Nur wenige der Geflüchteten verfügen indes schon über gute deutsche Sprachkenntnisse: Acht von zehn Geflüchteten gaben in der Befragung an, dass sie keine oder eher schlechte Deutschkenntnisse besitzen. Zum Befragungszeitpunkt besuchten gleichwohl 51 Prozent der erwachsenen Geflüchteten einen Deutschkurs oder hatten diesen abgeschlossen. 36 Prozent haben dabei einen Integrationskurs oder ein anderes (Sprach-)Kursangebot des BAMF genutzt. „Das Interesse am Erlernen der deutschen Sprache ist hoch. Entsprechend erfreulich ist, dass schon so viele Geflüchtete einen Deutschkurs besuchen oder abgeschlossen haben“, sagt Dr. Nina Rother, Leiterin des Forschungsfeldes II "Integration und gesellschaftlicher Zusammenhalt" im Forschungszentrum des BAMF.
Kinder besuchen mehrheitlich deutsche Schulen und teilweise Kitas
Insbesondere Kinder, deren Eltern einen Sprachkurs besuchen oder einer Erwerbstätigkeit nachgehen, besuchen oft eine Kinderbetreuungseinrichtung. In Familien, in denen Geflüchtete mit einem Kind in Deutschland zusammenleben, haben 22 Prozent der Kinder unter drei Jahren und knapp 60 Prozent der Kinder im Kindergartenalter einen Kita-Platz.
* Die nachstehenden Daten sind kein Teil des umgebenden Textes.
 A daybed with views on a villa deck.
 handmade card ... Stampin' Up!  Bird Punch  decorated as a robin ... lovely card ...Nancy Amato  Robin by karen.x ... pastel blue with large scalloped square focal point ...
In mehr als 90 Prozent der Familien mit Kindern im schulpflichtigen Alter besucht mindestens ein Kind eine Schule in Deutschland. In knapp einem Viertel dieser Familien wird auch der Online-Unterricht einer ukrainischen Schule genutzt. Der überwiegende Teil dieser – meist schon älteren – Kinder tut dies nur ergänzend zum Schulbesuch in Deutschland, knapp 3 Prozent nutzen ausschließlich ukrainischen Online-Unterricht. „Kinder und Jugendliche brauchen unsere Unterstützung besonders beim Bildungserwerb“, fordert Prof. Dr. C. Katharina Spieß, Direktorin des BiB. „Auch wenn sie später in die Ukraine zurückkehren, müssen wir sie im hier und heute begleiten und fördern.“
Quote der Erwerbstätigen steigt
„Vor dem Hintergrund der kurzen Aufenthaltsdauer sind die Erwerbstätigenquoten sehr hoch. Bemerkenswert ist auch, dass die meisten Geflüchteten qualifizierte Tätigkeiten in Deutschland ausüben,“ erklären Prof. Dr. Herbert Brücker, Leiter des Forschungsbereichs „Migration, Integration und internationale Arbeitsmarktforschung“ im IAB und Dr. Yuliya Kosyakova, Forscherin im Forschungsbereich „Migration, Integration und internationale Arbeitsmarktforschung“ im IAB.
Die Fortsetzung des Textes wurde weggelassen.